My first year of grad school in 2017, Kula came over to Michigan for a short visit. During that visit, she got pregnant. We were sitting in the lecture room during one of my late nights burning the midnight oil to study for exams. She went to the bathroom and came back with a
test that read positive. I tried to contain my excitement because her face looked visibly devastated. We spoke about it and I kept saying, “up to you, whatever you decide, I will support you.” When she went back to Fiji, she kept thinking about her mom and how disappointed she
would be that Kula didn’t fulfill one of her wishes which is to graduate first before we had a baby. I knew it would have been selfish of me to beg her to keep the baby considering the fact that she still wanted to live out her dream of becoming a lawyer before she had one.
We weighed out our options and reassured ourselves that we wanted to stick to our plan of having a baby when we know we could take care of that baby the best way we possibly could. When she went to Fiji, she went ahead with the procedure and terminated her pregnancy at 5 weeks.
I remember crying the whole day and stopping only when I spoke with Kula to console her for the life altering event that just happened. It was one of the loneliest days I’ve ever spent alone in Michigan. That year, we had our worst fights and it all stemmed from that.
The resentment we had for each other. The betrayal we felt against our faith. The fact that we couldn’t take about it without fear of people judging us for our decisions. It almost broke our relationship. That traumatic experience still haunts us to this day.
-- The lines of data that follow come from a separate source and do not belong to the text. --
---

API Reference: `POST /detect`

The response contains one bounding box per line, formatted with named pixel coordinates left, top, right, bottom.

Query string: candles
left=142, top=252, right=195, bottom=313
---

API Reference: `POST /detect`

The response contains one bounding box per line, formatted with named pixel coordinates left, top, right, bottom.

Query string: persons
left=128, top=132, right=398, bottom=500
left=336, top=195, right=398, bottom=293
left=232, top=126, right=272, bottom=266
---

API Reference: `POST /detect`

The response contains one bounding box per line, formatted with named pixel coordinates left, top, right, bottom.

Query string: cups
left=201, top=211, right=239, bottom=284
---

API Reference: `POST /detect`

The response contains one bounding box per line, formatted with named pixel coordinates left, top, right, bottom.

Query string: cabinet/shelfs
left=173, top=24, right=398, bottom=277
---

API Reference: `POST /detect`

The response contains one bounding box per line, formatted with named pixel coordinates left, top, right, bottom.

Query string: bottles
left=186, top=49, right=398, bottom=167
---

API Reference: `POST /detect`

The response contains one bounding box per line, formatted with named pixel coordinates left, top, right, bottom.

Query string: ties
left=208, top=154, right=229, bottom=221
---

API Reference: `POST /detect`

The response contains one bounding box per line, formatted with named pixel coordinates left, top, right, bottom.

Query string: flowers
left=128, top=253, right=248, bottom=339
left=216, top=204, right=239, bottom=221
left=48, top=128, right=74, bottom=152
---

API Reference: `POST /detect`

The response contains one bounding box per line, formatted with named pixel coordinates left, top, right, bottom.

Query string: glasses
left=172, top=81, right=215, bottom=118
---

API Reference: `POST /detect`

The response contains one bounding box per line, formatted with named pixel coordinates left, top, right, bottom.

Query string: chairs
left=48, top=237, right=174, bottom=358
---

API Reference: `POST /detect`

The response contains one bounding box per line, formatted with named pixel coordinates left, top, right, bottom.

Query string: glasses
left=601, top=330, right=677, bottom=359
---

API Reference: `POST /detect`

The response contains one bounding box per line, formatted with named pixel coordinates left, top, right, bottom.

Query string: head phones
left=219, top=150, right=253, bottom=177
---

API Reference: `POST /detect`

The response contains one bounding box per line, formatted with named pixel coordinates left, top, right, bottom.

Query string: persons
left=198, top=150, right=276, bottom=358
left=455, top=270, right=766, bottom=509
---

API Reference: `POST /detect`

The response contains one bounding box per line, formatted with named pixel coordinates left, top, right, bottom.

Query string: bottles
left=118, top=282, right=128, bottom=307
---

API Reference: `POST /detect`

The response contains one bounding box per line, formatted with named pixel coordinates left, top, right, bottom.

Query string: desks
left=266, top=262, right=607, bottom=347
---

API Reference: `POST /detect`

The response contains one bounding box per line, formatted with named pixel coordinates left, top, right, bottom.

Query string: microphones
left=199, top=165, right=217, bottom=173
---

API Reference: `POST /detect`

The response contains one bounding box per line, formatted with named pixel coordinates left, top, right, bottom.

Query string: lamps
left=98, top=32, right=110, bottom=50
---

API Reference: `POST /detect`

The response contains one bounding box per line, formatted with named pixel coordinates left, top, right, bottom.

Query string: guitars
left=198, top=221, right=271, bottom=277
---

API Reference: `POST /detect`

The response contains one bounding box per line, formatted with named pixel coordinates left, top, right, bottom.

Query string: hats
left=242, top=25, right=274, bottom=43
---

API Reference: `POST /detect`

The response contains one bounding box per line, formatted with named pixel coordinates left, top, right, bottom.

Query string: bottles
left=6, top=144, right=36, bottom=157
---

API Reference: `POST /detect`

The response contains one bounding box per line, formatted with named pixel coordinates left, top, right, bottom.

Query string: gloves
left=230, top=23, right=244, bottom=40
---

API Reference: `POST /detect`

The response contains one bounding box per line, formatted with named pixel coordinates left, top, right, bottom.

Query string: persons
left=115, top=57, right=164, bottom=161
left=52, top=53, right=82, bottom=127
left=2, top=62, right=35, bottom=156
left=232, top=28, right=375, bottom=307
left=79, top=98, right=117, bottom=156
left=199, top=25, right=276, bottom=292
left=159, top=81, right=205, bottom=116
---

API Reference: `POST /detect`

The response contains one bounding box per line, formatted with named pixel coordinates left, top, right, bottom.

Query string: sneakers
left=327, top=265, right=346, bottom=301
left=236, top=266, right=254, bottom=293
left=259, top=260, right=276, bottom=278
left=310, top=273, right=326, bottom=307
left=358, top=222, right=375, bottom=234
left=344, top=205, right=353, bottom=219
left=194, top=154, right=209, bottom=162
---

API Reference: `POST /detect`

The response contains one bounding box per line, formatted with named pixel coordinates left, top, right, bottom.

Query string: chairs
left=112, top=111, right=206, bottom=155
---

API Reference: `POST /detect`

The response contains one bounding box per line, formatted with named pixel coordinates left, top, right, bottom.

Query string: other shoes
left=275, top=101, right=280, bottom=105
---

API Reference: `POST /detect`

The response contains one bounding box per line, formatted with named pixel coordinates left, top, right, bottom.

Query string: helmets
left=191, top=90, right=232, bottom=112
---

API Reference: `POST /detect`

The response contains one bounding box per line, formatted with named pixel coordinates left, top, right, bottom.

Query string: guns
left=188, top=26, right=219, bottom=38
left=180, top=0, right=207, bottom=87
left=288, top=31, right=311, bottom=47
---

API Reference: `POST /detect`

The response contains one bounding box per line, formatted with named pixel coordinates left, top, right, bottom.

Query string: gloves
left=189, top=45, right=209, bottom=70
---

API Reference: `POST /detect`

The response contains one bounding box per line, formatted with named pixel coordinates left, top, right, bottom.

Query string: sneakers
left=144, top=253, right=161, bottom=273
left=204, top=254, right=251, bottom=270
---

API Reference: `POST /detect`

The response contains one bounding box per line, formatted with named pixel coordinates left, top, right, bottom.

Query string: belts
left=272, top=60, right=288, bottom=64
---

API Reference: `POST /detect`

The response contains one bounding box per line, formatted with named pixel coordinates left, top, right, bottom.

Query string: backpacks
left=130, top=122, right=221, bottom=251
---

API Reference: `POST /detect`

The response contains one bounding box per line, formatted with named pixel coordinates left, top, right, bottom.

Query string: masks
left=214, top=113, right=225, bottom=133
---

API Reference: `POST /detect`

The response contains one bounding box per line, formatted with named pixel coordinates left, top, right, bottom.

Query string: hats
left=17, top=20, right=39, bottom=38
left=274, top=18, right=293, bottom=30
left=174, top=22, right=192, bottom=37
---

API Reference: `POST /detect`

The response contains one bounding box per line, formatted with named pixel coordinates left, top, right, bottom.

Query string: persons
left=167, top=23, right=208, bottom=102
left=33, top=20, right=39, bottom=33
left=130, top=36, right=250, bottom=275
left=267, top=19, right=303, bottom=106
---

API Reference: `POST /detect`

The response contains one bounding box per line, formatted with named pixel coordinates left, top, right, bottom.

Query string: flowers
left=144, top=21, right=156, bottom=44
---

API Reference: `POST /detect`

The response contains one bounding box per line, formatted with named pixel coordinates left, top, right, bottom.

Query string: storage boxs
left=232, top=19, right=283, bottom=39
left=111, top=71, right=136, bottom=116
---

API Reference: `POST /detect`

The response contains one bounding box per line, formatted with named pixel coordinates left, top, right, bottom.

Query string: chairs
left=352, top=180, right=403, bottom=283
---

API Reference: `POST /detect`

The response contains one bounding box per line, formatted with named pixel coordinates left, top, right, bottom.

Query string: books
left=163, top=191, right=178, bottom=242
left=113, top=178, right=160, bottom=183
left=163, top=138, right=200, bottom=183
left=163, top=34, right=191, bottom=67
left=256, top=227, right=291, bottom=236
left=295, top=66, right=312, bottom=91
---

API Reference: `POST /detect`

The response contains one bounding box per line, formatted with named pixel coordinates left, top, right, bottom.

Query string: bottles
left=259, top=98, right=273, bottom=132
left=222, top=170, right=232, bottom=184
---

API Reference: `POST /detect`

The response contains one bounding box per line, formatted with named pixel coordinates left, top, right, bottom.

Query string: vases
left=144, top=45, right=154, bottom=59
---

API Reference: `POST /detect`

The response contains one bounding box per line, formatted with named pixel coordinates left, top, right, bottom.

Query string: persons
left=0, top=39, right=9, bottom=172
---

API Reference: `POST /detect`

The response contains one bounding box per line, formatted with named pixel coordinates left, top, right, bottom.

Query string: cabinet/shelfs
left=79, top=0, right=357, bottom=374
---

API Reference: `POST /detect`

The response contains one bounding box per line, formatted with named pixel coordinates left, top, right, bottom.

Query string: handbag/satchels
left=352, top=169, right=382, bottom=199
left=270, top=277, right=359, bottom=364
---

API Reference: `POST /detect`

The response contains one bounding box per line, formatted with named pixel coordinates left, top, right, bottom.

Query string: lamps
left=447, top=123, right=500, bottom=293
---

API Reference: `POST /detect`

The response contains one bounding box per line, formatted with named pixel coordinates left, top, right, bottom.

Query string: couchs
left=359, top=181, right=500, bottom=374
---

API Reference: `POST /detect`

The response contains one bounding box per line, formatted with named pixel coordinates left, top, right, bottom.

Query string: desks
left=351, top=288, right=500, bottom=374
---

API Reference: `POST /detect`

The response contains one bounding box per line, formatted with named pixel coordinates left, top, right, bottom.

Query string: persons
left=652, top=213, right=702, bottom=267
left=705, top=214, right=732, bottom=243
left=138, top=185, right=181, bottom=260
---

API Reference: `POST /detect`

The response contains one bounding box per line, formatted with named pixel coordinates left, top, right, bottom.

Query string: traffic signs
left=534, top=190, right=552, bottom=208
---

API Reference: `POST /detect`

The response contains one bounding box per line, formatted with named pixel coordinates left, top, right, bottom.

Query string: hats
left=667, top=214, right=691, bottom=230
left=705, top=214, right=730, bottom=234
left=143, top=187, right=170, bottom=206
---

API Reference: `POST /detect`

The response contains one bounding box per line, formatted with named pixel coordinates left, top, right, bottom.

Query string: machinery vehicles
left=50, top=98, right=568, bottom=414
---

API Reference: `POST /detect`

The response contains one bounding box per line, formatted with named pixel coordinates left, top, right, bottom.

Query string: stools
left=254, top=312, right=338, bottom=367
The cloud of resentment and sadness followed us whenever we tried again and could never get pregnant. We thought our God had abandoned us for our actions. Until Aug last year when Kula got pregnant again. She had just migrated to the US in June. That time; I had a steady job and
a place for us. It was at that moment that we realized that God’s plan will always prevail in the most perfect timing despite our decisions.

I hope people understand that no one just wakes up in the morning and decides to have an abortion. That shit is life changing.